Campion strolls up to Mrs Shannon's stables, where he finds her playing cards with a band of well-known crooks, including a cat-burglar. Campion is locked in a room above the stables for a day, and visited by Mrs Shannon on the night of Val's birthday. Realising he knows too much, she pushes him through the floor into a stable with a wild, angry horse; he hides in a hay-feeder until rescued by Professor Cairey, who heard Daisy's name from the Munseys too. A gang of Gypsies, summoned by Campion's message, arrive and scatter Shannon's gang, but she escapes in a car. Campion follows on the wild horse, temporarily tamed by a gypsy.

Arriving at the Gyrth's Tower, he finds Mrs Shannon lowering herself from the roof to see into the window of a secret room, only lit up on the heir's birthday and rumoured to contain a fearsome secret that protects the chalice. Looking in, she goes white with fear, and falls from her rope to her death.

Campion reveals that he had found Val, knocked out by the crooks he pursued in London, and sent him home before heading to the stables. Next day a representative of royalty arrives to inspect the chalice, and Campion and the Professor are permitted to join the party; taken to the secret room, they see the chalice guarded by the skeleton of a giant, clad in armour, and the chalice, a beautiful bowl of red gold and rubies.

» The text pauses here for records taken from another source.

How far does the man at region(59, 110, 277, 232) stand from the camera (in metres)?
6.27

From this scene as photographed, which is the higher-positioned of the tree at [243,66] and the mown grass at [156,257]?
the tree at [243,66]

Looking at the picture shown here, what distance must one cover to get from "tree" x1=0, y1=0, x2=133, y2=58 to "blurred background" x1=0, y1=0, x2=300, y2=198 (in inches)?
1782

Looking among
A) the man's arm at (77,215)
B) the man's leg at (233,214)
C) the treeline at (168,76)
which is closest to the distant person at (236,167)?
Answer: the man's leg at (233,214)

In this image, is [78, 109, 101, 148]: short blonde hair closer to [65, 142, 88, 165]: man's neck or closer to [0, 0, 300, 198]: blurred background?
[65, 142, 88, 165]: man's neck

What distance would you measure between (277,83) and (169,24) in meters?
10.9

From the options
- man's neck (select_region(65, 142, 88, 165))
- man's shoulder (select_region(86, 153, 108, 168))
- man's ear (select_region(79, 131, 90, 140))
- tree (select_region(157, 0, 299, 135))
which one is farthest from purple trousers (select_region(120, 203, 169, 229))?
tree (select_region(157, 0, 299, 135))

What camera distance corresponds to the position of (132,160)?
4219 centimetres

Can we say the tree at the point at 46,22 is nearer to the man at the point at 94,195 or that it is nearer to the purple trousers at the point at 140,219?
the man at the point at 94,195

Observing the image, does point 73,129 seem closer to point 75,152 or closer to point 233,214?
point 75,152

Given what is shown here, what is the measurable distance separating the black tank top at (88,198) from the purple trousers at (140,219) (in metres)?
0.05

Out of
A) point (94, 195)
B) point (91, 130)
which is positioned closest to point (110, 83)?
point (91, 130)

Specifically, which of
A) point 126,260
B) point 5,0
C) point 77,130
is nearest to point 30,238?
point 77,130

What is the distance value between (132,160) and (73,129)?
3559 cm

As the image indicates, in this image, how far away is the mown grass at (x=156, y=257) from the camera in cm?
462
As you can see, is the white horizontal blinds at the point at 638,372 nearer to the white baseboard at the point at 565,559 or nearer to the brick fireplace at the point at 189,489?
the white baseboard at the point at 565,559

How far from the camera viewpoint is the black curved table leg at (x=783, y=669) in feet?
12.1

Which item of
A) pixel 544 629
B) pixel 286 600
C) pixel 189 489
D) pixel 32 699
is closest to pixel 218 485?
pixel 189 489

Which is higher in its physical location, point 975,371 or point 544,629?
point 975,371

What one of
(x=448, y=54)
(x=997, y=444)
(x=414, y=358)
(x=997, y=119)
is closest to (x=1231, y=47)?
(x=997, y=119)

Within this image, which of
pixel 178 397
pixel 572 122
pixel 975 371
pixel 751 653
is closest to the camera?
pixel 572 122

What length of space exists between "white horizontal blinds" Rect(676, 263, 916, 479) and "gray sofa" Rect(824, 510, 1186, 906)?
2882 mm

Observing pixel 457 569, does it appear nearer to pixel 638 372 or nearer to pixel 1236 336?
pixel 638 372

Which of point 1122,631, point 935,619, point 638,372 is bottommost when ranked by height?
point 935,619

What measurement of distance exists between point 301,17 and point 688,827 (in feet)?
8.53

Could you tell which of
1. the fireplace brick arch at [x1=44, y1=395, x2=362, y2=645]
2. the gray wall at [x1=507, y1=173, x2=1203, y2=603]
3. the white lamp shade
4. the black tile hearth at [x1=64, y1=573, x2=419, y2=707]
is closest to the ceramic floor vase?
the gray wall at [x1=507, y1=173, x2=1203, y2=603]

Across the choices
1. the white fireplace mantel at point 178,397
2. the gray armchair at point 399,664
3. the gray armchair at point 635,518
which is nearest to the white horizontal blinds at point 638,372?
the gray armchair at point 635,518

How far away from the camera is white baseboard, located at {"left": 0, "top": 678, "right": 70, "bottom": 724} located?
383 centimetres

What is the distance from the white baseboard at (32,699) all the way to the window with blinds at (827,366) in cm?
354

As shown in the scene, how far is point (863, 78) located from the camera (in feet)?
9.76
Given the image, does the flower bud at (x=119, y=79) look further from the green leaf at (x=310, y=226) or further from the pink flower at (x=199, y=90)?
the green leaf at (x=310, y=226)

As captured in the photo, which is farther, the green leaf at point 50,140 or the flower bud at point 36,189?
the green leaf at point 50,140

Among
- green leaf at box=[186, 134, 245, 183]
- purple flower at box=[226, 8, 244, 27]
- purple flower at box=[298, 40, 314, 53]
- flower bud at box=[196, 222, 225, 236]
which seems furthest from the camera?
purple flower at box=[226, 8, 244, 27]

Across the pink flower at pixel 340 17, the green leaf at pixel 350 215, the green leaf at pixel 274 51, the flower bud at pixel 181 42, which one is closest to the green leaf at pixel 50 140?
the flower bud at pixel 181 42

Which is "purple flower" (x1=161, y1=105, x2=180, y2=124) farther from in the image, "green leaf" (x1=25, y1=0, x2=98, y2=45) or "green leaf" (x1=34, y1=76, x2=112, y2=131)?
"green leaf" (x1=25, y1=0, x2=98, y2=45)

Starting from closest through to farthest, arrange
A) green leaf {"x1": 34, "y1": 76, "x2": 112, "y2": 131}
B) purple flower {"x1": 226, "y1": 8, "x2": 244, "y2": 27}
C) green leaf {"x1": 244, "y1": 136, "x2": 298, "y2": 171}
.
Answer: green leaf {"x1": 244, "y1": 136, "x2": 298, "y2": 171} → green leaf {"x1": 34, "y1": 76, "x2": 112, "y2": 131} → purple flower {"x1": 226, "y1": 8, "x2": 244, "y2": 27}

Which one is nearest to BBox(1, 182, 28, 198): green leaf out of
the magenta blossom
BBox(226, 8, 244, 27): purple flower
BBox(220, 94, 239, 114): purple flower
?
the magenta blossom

==Characters in Look to the Lady==
- Albert Campion, a mysterious adventurer of noble blood
- Magersfontein Lugg, Campion's servant, an ex-criminal
- Percival St. John Wykes Gyrth, known as Val, a young man of ancient family
- Colonel Sir Percival Christian St John Gyrth, Val's father, bearer of the Gyrth secret
- Penelope "Penny" Gyrth, Val's sister
- Diana Gyrth, Lady Pethwick, Val's aunt, "Maid of the Cup" and friend to bohemians
- Branch, their capable butler, an old cohort of Lugg
- Professor Cairey, their neighbour, an expert in archaeology and folklore
- Beth Cairey, the professor's charming daughter
- Mrs Dick Shannon, a loud-voiced, tactless local stable-owner
- Percy Peck, a knowledgeable local woodsman
- Mrs Munsey, hairless old crone of the village
- Sammy Munsey, her son, the village idiot
- Israel Melchizadek, a jeweller
- Stanislaus Oates, Scotland Yard Inspector, a friend of Campion

==Adaptations==
The story was adapted, following the original closely, for television by the BBC, the first of eight Campion stories starring Peter Davison as Campion, Brian Glover as Lugg and Gordon Jackson as Professor Cairey. Originally broadcast as two separate hour-long episodes, the original UK air date was 22 January 1989. The series was shown in the United States by PBS. It was filmed partly on location in the village of Kersey, Suffolk.

The novel had been adapted by the BBC once before. As a radio play for the Home Service in 1957. had been played by Richard Hurndall, who like Peter Davison also appeared as an incarnation of the Doctor in The Five Doctors.